» TASK INSTRUCTIONS
Only the lines from the one containing "Zügelgurtbrücke" through the end of the entries should be returned, exactly as they are, with the pictures omitted.

» INFORMATION SHOWN

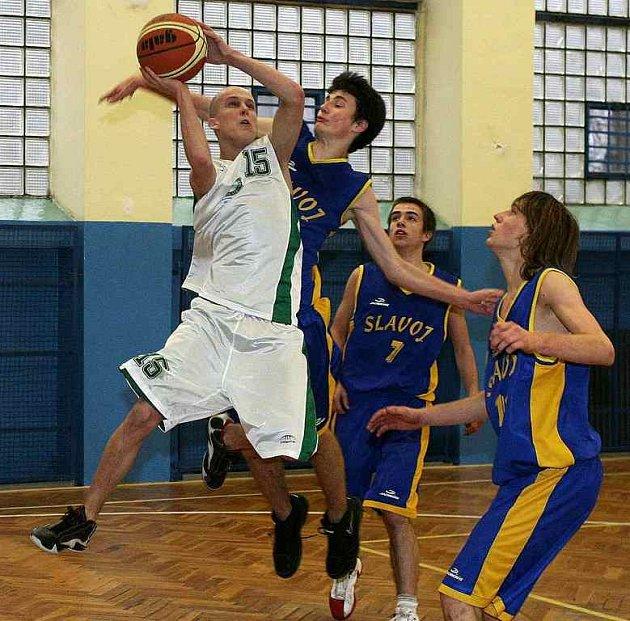 Basketbalu se daří. Českolipští kadeti a junioři postoupili ve svých ligových do finálových skupin.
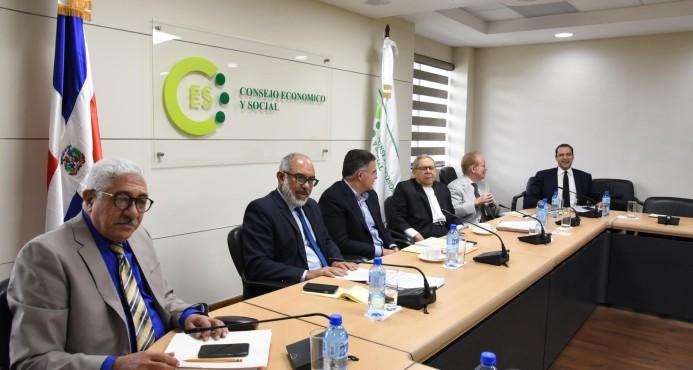 La comisión que investiga licitación de Punta Catalina se reúne hoy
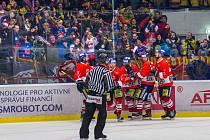 Hokejisté ČEZ Motoru slaví výhru na Kladně.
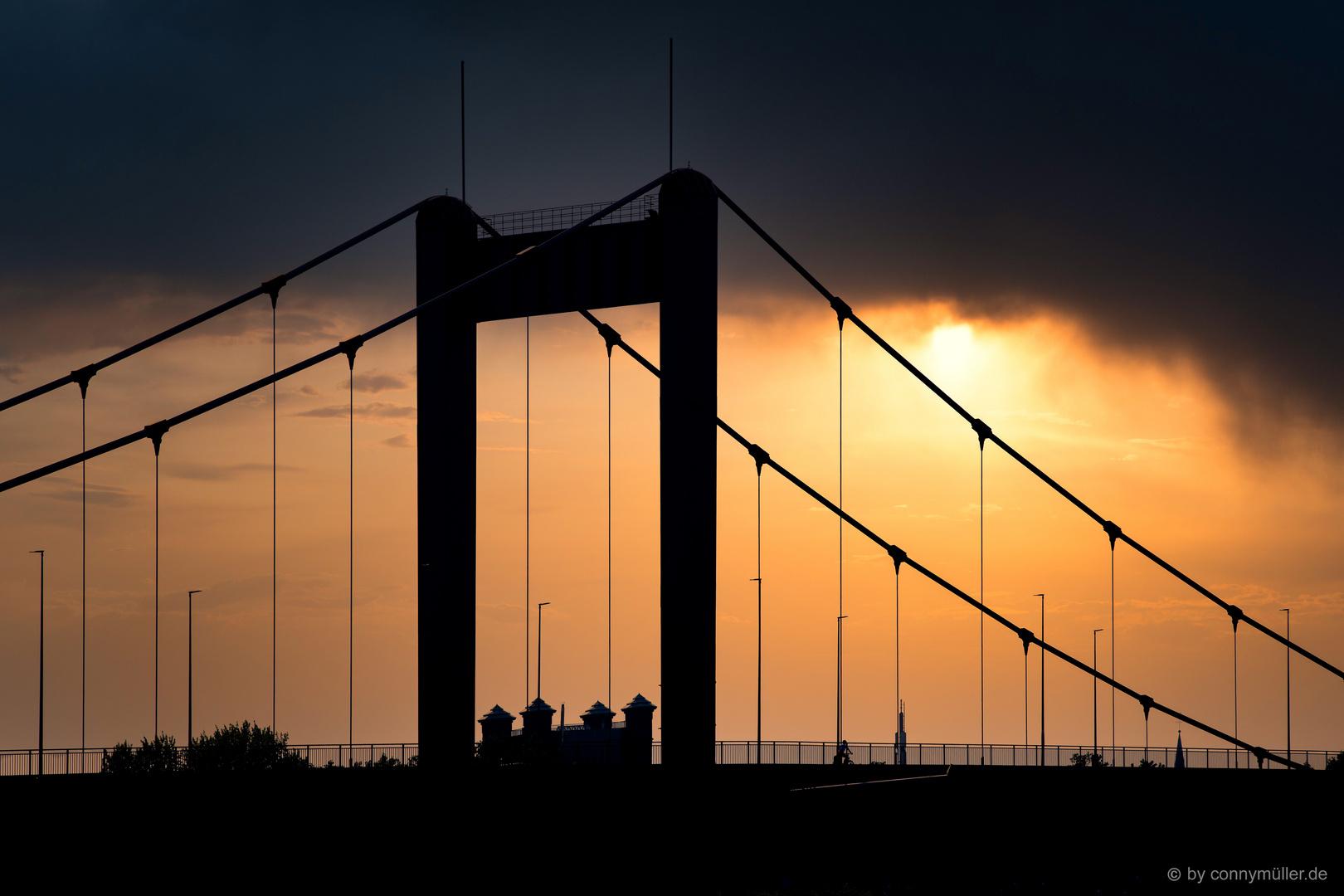 Zügelgurtbrücke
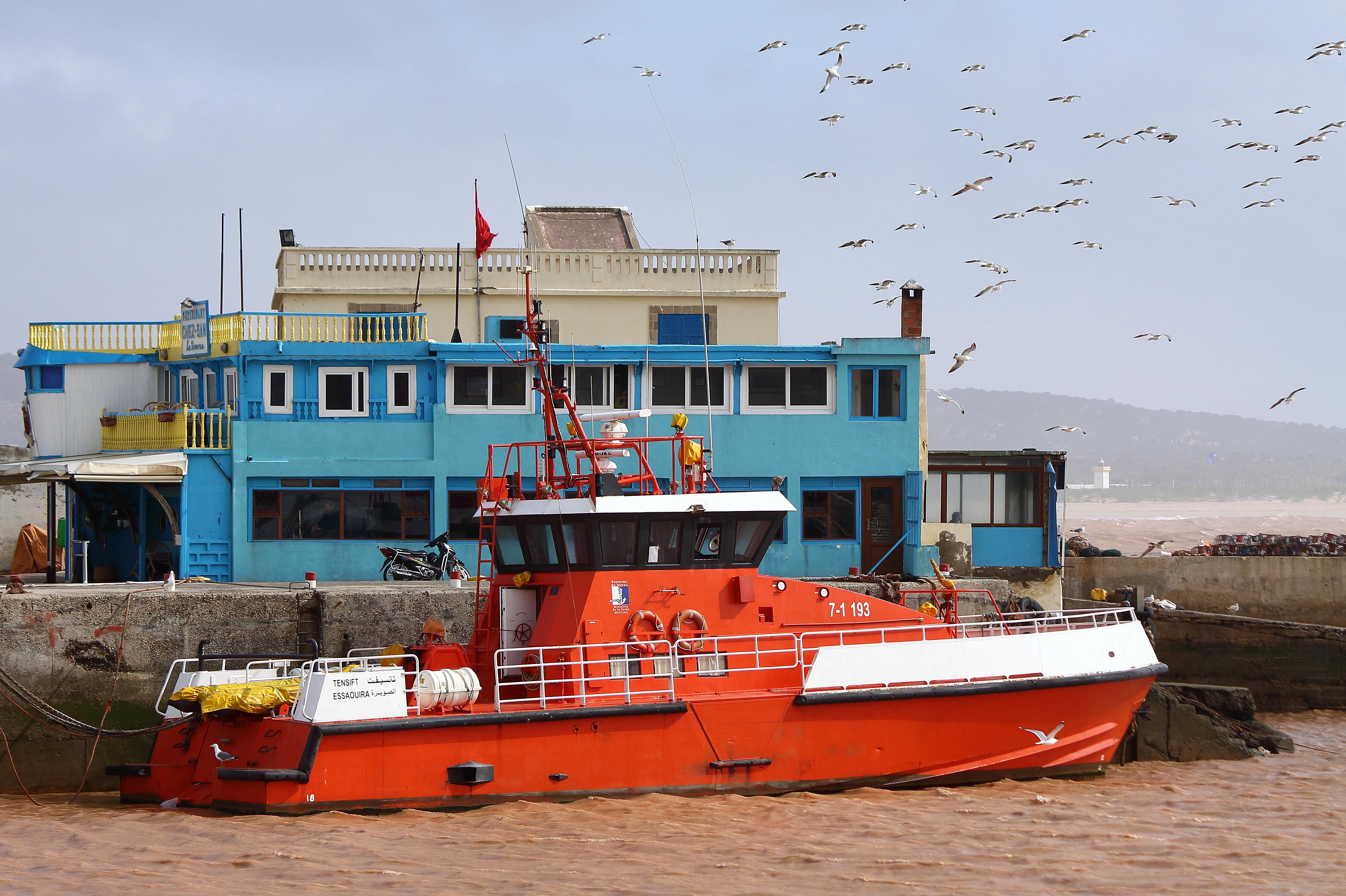 Sauvetage maritime au Maroc / service de recherche et de sauvetage  - Page 3 49974031902_0b0aecae7e_o_d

» SOLUTION
 Zügelgurtbrücke
 Sauvetage maritime au Maroc / service de recherche et de sauvetage  - Page 3 49974031902_0b0aecae7e_o_d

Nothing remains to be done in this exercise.